The nanoparticle-water interface play a central role in nanoparticles reactivity in aqueous environment relevant for nanomedicine, photocatalysis or environmental applications. The organization of water molecules around dispersed nanoparticles is believed to affect the colloidal stability, the interaction with cellular environment, the chemical and catalytic reactivity or the optical properties of the nanoparticles. The diamond-water interface is a key model system for interfacial phenomena in water since it is possible to tune the diamond hydrophilicity by modifying its surface chemistry. Oxidized and hydrogenated diamond bulk surfaces are often used as reference for hydrophilic and hydrophobic surfaces, respectively.

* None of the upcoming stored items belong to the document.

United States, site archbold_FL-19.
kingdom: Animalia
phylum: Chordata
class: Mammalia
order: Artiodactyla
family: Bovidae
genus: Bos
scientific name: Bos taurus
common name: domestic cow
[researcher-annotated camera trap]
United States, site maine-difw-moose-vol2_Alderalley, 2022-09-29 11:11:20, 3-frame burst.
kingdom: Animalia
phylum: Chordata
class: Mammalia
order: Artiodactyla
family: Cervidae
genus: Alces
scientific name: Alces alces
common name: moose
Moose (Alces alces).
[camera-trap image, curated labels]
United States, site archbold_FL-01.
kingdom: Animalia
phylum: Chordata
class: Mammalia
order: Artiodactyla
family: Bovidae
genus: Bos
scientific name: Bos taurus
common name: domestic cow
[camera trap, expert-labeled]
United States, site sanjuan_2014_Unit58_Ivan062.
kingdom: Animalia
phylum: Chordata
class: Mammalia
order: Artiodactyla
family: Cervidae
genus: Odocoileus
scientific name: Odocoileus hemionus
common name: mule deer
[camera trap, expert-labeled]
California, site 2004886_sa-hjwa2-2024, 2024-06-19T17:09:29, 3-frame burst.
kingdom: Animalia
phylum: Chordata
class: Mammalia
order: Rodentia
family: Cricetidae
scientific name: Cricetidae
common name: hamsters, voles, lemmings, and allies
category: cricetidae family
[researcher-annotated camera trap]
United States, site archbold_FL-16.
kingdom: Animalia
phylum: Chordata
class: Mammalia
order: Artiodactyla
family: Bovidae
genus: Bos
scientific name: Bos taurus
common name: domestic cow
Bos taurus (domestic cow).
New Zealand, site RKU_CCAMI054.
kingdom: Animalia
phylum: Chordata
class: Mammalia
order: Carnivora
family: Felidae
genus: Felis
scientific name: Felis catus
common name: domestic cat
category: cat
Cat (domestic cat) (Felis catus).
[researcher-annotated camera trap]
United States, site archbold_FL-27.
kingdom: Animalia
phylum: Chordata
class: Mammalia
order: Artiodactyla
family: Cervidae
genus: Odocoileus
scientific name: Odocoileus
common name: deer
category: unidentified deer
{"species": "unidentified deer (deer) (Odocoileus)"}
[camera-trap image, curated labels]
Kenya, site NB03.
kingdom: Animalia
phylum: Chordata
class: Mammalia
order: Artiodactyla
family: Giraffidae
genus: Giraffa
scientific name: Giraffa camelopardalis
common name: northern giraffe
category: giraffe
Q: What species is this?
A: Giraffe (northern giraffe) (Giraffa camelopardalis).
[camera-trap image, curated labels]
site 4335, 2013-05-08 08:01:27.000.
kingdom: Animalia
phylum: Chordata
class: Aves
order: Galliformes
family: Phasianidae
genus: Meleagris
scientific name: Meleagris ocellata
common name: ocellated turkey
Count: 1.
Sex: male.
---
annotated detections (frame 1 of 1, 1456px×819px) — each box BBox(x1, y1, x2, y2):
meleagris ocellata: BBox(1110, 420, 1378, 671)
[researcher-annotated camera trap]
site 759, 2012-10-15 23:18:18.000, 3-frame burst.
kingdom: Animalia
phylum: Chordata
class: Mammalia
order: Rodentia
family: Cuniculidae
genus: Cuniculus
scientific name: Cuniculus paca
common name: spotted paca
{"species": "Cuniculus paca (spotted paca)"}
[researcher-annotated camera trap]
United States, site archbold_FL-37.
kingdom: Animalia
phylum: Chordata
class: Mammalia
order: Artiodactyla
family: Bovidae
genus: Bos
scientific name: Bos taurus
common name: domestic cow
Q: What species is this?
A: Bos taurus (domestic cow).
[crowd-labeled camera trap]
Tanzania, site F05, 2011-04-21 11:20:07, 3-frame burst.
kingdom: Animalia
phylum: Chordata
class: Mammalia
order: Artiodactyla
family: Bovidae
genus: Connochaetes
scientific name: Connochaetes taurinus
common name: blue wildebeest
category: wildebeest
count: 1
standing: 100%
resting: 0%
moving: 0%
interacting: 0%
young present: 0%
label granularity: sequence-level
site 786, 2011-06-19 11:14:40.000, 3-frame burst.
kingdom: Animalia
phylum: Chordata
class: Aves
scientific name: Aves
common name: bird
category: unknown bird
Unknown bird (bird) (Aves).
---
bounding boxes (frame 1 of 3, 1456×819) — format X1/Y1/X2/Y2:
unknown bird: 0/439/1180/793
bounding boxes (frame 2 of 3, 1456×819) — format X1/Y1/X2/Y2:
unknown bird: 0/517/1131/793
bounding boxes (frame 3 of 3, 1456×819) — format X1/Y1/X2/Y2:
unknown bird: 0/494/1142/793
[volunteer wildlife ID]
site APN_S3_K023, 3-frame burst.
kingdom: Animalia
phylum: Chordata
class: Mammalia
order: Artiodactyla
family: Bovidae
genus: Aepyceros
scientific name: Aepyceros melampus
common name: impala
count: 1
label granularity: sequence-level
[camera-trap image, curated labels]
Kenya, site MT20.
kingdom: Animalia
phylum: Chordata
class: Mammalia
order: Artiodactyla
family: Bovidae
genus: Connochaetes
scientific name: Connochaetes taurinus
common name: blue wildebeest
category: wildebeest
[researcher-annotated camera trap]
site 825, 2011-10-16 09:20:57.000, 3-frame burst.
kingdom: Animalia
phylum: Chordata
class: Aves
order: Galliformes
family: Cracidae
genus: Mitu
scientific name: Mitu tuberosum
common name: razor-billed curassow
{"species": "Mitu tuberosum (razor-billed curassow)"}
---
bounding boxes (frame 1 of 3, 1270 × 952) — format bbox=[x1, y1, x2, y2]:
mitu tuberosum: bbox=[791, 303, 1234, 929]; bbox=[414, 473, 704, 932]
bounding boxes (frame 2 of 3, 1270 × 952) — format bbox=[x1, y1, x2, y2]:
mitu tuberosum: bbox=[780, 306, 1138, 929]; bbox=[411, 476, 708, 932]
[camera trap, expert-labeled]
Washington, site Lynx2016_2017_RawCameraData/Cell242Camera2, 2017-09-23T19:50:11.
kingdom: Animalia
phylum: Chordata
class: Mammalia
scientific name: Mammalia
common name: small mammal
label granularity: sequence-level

Unfortunately, the influence of aqueous environment, especially when it is related to electronic processes, cannot be investigated in liquid with classical methods. In this seminar, I will present how synchrotron-based soft x-ray absorption, emission and photoemission spectroscopies can overcome the challenge of measuring electronic structure of nanomaterials directly in aqueous environment. Using X-ray absorption spectroscopy, modification of the NDs surface chemistry induced by aqueous dispersion was recently evidenced.1 Furthermore, a significant impact of nanodiamonds on the water organization in their solvation shell was also observed.2 Finally, complementary characterization by Fourier Transformed Infrared Spectroscopy will be presented. Future directions implementing these methods to follow electro- and photochemical reactions at the surface of NDs and other nanomaterials in liquid environment will be discussed.
(1) Petit, T.; Pflüger, M.; Tolksdorf, D.; Xiao, J.; Aziz, E. F. Valence Holes Observed in Nanodiamonds Dispersed in Water. Nanoscale 2015, 7, 2987–2991.
(2) Petit, T.; Yuzawa, H.; Nagasaka, M.; Yamanoi, R.; Osawa, E.; Kosugi, N.; Aziz, E. F. Probing Interfacial Water on Nanodiamonds in Colloidal Dispersion. J. Phys. Chem. Lett. 2015, 6, 2909–2912.